# Problem to work on
No pictures should be carried over. Output all other parts of the entries verbatim.

The data Block Start

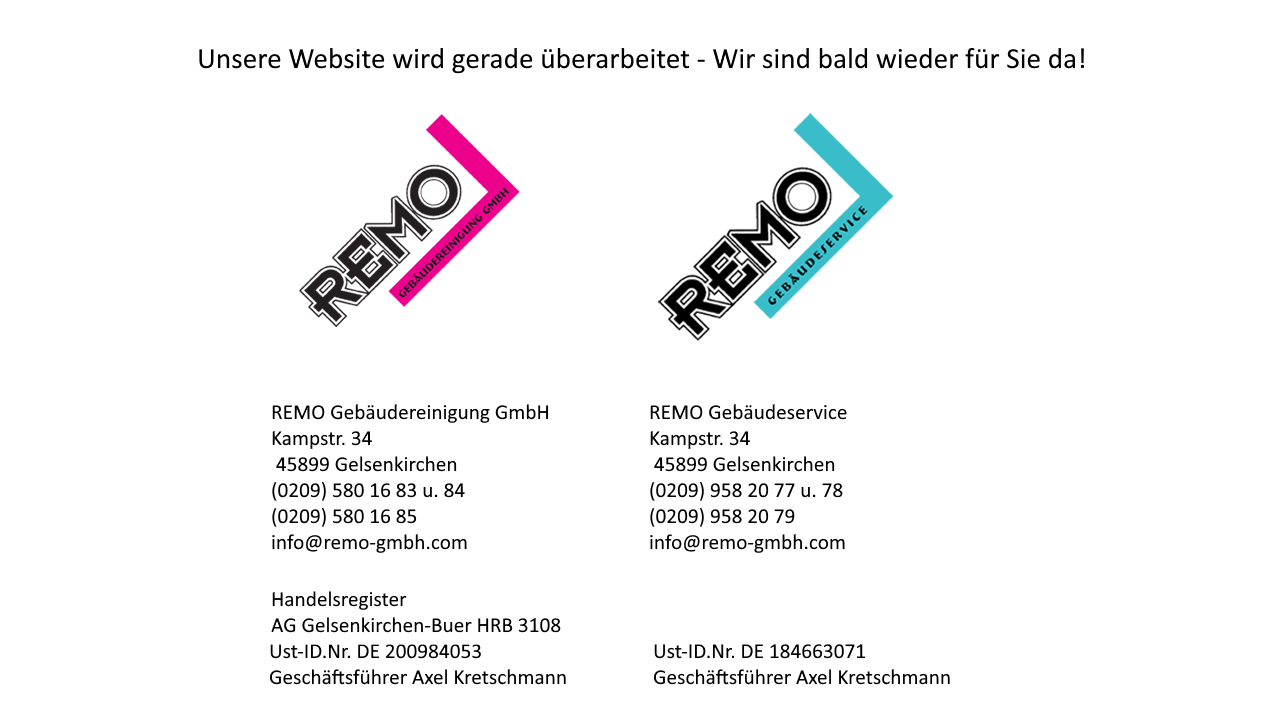

--- FILE ---
content_type: text/html; charset=utf-8
request_url: https://www.remo-gebaeudereinigung.de/home.html
body_size: 803
content:
<!DOCTYPE html>
<html lang="de">
<head>
<meta charset="utf-8">
<title>Home - Baustelle</title>
<base href="https://www.remo-gebaeudereinigung.de/">
<meta name="robots" content="index,follow">
<meta name="description" content="">
<meta name="keywords" content="">
<meta name="generator" content="Contao Open Source CMS">
<meta name="viewport" content="width=device-width,initial-scale=1.0">
<link rel="stylesheet" href="assets/css/c7b93fbf6586.css">
<!--[if lt IE 9]><script src="assets/html5shiv/3.7.2/html5shiv-printshiv.js"></script><![endif]-->
</head>
<body id="top" class="page186 mac chrome blink ch131">
<div id="topbg"></div>
<div id="wrapper">
<div id="container">
<div id="main">
<div class="inside">
<div class="mod_article first last block" id="home">
<style>.flex{padding-top:40px;display:flex;justify-content:center;align-items:center}</style>
<div class="flex">
<img src="files/layout/remo/baustellenseite-remo_cut.png">
</div>
</div>
</div>
</div>
</div>
</div>
<div style='display:none;'>
<script>setTimeout(function(){var e=function(e,t){try{var n=new XMLHttpRequest}catch(r){return}n.open("GET",e,!0),n.onreadystatechange=function(){this.readyState==4&&this.status==200&&typeof t=="function"&&t(this.responseText)},n.send()},t="system/cron/cron.";e(t+"txt",function(n){parseInt(n||0)<Math.round(+(new Date)/1e3)-86400&&e(t+"php")})},5e3)</script>
</div>
</body>
</html>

The data Block End

# Exercise response
--- FILE ---
content_type: text/html; charset=utf-8
request_url: https://www.remo-gebaeudereinigung.de/home.html
body_size: 803
content:
<!DOCTYPE html>
<html lang="de">
<head>
<meta charset="utf-8">
<title>Home - Baustelle</title>
<base href="https://www.remo-gebaeudereinigung.de/">
<meta name="robots" content="index,follow">
<meta name="description" content="">
<meta name="keywords" content="">
<meta name="generator" content="Contao Open Source CMS">
<meta name="viewport" content="width=device-width,initial-scale=1.0">
<link rel="stylesheet" href="assets/css/c7b93fbf6586.css">
<!--[if lt IE 9]><script src="assets/html5shiv/3.7.2/html5shiv-printshiv.js"></script><![endif]-->
</head>
<body id="top" class="page186 mac chrome blink ch131">
<div id="topbg"></div>
<div id="wrapper">
<div id="container">
<div id="main">
<div class="inside">
<div class="mod_article first last block" id="home">
<style>.flex{padding-top:40px;display:flex;justify-content:center;align-items:center}</style>
<div class="flex">
<img src="files/layout/remo/baustellenseite-remo_cut.png">
</div>
</div>
</div>
</div>
</div>
</div>
<div style='display:none;'>
<script>setTimeout(function(){var e=function(e,t){try{var n=new XMLHttpRequest}catch(r){return}n.open("GET",e,!0),n.onreadystatechange=function(){this.readyState==4&&this.status==200&&typeof t=="function"&&t(this.responseText)},n.send()},t="system/cron/cron.";e(t+"txt",function(n){parseInt(n||0)<Math.round(+(new Date)/1e3)-86400&&e(t+"php")})},5e3)</script>
</div>
</body>
</html>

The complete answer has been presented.